# Bench press wont go past 200lbs on 5x5



## balin (Apr 20, 2010)

I have been training on and off (more off than on) for the past 6 years. I have done a 5x5 routine 3 times in that entire time to gain some strength after long periods of none training.

After not training for 8 months at a time, my strength goes down hard, but when I come back to training I take my workouts seriously and begin to eat big and rest plenty. I log my workouts to keep progress and to keep myself motivated. Every time I do the routine I add about 30-50lbs to my 5x5 lifts in about a 3-4 month period. My deadlifts began at 155lbs and now im doing 220lbs (this has been the biggest progress). This is up 20lbs from the 200lbs that I was able to do last time I was on the routine. It seams that all my lifts (not just the deadlift) have been better that how they were last time I was on this routine.

It seems that im stronger than I was the last time I did this routine. BUT...there is always a BUT... my bench press is stuck a 200lbs :S. This has always been the case. Everytime I do this routine I add weight to the BP every week until I hit 200lbs... that's just where it stops. Even though all my other lifts have gone up from the previous maxes, the BP has stayed where it always does. It never goes past 200...2 years ago I even kept doing the 5x5 routine for 2 extra months, after hitting 200lbs, but never got any stronger. Thats seems to be where I always stall. Even If my other lifts go higher....the BP always stays at 200lbs. Has this happened to anyone?

My chest does grow even though I stall on 200lbs for weeks but I want to get stronger not just bigger


----------



## 8Ball (Apr 20, 2010)

there's a lot of things that could be influencing your bench press plateau. do you ever deload during your routine? what is the form on your bench press like?

if you're plateauing, you may try something like focusing on the negative portion of the lift, or doing dropsets. You may also considering trying a 5/3/1esque style program for bench. And you may try to get it out of your head that you're going to stall at 200lbs -- the second you place a scrap of doubt in your mind, you're totally f***ed.


----------



## Anabol Lector (Apr 20, 2010)

Id take a deload or use less weight for a few weeks and build back up over time. Or add more accessory exercises in. I recommend dips and chin ups to help a bench press rut.


----------



## Dsahna (May 25, 2009)

Do you train triceps mate?


----------



## MXD (Jan 23, 2008)

5*5 sucks ass thats why. The same loading principles won't work forever. Whack 220 on the bar and rep out..

### DATASET CONTENT
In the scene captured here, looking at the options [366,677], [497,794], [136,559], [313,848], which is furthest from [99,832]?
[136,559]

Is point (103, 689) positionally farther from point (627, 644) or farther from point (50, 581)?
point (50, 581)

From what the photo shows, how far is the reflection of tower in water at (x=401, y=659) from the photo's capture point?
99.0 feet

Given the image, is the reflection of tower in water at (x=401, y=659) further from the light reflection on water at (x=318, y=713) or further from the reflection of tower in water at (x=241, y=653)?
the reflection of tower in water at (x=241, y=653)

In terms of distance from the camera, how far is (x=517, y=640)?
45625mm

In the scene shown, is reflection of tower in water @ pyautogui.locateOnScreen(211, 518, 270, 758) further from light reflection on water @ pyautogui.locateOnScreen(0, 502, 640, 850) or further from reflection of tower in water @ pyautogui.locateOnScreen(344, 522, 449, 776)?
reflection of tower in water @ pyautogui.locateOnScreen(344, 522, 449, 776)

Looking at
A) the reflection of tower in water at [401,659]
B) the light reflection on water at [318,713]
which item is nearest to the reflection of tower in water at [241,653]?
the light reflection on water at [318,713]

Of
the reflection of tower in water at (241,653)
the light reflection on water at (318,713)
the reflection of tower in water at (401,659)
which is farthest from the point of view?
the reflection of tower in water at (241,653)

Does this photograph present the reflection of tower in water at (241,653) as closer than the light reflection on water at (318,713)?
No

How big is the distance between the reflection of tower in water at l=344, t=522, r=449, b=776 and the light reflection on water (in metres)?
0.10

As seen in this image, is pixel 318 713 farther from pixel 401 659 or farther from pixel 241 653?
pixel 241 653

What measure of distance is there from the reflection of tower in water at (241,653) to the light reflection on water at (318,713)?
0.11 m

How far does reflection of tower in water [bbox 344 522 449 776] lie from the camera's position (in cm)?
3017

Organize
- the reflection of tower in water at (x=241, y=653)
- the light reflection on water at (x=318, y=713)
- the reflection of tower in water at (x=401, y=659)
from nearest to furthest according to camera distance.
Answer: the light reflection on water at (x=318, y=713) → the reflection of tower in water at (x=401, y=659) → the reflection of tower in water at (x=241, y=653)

### WORK TO COMPLETE
• 1. In the bench press thread, which two accessory exercises does Anabol Lector recommend for getting out of a bench press rut?
• 2. Resume the bench press thread after its final post, writing the next reply in the same forum style.

### ANSWERS TO THE EXERCISE
• 1. Dips and chin ups.

• 2.
----------



## Mark W H (Jan 25, 2010)

Change your workout for a few weeks. Try a lighter weight for 8-10 reps or even lighter for 12-15, try heavier for singles or doubles. Just mix it up ad before ou know it you'll be pressing 210.


----------



## BLUTOS (Mar 5, 2005)

Easy ways to resolve it mate loads of regimes and techniques can get you through a barrier.

Sounds like its a big mental block in that no matter what you do you cant get through the 200 pound mark.

Sounds silly but do not use 20 kg plates, use 10kg and 5 kg, cos it is possible to have an image of "I cant lift two plates each side cos it too heavy" but when you lie down you know in your heart of hearts you can **** a 10 kg plate up all day long.

If your gym has a power rack, after your chest work out where you platue at 200 pound, set it up so your doing a wee bit more than a lockout with 205 pound on the bar.

You will move it, you will not get injured, you will know that you can lift heavier than 200 pound, you will know what it feels like to have a weight in your mitts that you never thought you could get past. You would have learned that you can do more, you just have to believe it is possible mate.

Focus on your form, and when training try an get in the groove of stopping when weight on your chest and powering it up under your steam, and not on the momentum of the weight dropping and bouncing up.


----------



## darbs (Mar 16, 2009)

As said above there could be any number of factors effecting your bench press. Firstly you need to look at your diet - if you are not putting in enough fuel, you will not be able to progress - wheher that be strength and/or muscle gain.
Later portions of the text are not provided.